Although Brevik-Zender returns to several of the same texts over multiple chapters, each new discussion is fresh; this is because the book is not structured around novels or strict chronology, but rather, around overdetermined spaces. Part three takes up the fashion atelier—the masculinized designer’s studio in its multiple incarnations and the feminized workshops of the Parisian garment industry—in Feydeau’s vaudeville play Tailleur pour dames, Zola’s La Curée, and in several works by Rachilde. To my mind, this third section contains some of the book’s most successful readings, in part because the author tackles genres such as the vaudeville play that are less frequently examined. Brevik-Zender’s reading of Feydeau is agile and clear—no small feat when summarizing vaudeville’s escapades without losing sight of the central themes of social instability, betrayal, and imposture. Indeed, the entire book is fluid and elegantly written, making the breadth of materials considered and the variety of methodological approaches employed accessible and useful.
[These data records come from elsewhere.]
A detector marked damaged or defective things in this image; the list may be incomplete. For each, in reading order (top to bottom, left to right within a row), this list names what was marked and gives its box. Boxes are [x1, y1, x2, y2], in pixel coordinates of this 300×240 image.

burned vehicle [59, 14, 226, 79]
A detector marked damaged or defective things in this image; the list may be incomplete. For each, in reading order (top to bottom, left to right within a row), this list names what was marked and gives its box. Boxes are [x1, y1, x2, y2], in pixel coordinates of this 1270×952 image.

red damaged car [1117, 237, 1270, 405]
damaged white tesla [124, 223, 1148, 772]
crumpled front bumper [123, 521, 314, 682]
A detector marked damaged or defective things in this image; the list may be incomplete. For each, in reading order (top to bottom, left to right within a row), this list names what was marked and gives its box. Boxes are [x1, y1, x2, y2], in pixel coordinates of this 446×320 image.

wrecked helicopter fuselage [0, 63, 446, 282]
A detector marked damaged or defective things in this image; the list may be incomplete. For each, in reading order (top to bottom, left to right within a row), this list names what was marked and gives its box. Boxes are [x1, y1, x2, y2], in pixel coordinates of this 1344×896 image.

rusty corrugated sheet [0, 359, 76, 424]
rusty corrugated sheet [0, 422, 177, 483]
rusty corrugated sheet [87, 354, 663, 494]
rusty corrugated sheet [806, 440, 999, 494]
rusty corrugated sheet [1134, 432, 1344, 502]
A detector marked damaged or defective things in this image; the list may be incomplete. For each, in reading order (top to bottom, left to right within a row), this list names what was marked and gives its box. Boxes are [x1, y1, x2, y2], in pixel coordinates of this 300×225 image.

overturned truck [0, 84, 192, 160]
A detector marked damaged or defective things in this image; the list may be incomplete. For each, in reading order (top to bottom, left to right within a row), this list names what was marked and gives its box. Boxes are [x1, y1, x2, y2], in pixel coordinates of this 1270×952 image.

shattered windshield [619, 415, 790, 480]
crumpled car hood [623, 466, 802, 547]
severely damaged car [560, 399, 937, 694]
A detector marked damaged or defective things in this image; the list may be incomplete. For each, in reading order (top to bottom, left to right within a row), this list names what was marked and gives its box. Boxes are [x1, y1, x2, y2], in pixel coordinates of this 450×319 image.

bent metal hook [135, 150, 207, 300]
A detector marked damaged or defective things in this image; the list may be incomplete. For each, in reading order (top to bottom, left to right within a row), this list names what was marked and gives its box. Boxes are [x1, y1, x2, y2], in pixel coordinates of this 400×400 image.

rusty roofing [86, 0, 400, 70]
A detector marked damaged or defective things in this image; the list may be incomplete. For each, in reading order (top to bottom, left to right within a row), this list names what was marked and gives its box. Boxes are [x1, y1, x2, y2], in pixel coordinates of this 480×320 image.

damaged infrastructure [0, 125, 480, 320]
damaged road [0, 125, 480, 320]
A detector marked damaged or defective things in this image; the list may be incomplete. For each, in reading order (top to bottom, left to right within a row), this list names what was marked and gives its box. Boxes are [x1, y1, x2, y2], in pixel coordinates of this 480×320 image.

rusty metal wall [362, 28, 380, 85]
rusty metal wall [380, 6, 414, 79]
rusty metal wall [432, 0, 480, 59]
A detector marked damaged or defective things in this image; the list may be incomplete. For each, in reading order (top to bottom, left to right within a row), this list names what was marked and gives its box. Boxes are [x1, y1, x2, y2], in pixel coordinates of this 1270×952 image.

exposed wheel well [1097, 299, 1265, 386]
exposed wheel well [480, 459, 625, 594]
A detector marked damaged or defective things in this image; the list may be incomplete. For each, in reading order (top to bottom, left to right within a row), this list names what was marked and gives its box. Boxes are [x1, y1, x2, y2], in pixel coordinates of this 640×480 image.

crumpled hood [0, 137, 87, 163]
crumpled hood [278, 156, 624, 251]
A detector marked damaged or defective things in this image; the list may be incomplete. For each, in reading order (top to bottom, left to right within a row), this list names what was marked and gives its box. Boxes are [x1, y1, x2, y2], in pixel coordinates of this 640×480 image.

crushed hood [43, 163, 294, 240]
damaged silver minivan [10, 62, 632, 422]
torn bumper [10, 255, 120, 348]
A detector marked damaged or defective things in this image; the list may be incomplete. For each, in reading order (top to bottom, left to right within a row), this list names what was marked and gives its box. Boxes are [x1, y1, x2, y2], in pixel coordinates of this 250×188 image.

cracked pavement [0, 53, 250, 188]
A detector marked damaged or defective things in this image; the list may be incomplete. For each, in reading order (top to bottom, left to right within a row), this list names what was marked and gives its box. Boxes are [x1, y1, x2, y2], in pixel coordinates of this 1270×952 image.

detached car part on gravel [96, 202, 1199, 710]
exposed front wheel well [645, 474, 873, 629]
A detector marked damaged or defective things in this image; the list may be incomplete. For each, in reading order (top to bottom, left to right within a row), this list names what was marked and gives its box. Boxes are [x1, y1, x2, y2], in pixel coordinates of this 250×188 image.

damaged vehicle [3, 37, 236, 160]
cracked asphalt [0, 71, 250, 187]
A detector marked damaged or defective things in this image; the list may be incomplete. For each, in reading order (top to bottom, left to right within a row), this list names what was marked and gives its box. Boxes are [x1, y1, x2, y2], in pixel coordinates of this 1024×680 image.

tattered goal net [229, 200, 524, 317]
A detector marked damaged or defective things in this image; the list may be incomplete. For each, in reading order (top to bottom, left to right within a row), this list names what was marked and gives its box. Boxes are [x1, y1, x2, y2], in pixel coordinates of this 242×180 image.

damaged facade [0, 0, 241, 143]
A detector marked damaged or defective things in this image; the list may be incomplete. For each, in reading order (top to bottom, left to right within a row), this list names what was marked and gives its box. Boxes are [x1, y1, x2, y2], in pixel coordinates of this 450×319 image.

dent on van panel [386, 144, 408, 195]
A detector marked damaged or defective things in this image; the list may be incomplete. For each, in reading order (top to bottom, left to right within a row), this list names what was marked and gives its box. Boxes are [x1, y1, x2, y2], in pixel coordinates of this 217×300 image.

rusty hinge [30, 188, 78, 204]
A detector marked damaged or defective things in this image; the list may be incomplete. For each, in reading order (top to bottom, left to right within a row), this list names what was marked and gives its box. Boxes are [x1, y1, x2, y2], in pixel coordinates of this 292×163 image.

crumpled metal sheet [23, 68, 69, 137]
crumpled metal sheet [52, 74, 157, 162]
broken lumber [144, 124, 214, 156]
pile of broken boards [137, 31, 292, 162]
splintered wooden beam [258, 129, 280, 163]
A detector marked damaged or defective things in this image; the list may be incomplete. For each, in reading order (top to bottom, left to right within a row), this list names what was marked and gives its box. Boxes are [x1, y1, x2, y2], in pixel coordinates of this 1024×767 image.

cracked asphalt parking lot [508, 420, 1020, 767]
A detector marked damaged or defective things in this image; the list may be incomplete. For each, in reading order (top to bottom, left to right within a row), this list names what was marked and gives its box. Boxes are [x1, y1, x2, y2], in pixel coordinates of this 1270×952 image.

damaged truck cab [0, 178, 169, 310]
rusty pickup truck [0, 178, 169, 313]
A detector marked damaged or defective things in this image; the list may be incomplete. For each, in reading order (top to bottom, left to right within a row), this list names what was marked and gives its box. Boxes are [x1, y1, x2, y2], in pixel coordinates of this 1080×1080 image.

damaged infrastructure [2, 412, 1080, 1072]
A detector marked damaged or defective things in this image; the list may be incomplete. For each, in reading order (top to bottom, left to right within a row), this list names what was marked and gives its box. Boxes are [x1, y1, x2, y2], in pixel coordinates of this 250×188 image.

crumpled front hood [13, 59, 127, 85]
Mining different traditions, sources, and methodologies—literature, architecture, fashion—Brevik-Zender has written a lucid and dynamic account of the work of fashion in the less visible spaces of Third Republic Parisian culture. Most original, however, is the author’s use of select material objects of fashion to illustrate structures and ideas pertinent to each phase of her analysis. The illustrations throughout are germane and analyzed with care, but the inclusion of images of the embellished dress, the British bustle, and the refashioned jacket that punctuate the book is a tribute to the lived, embodied reality of fashion. It is rare that scholars of literature and culture successfully integrate real fashion objects into discussions of the cultures of fashion. But Brevik-Zender has done so with attention to the relevance of each object to the argument she is making and has thus shown that while fashion is an idea, a discourse, and a socializing structure, it is also a material object that deserves its place in the archive.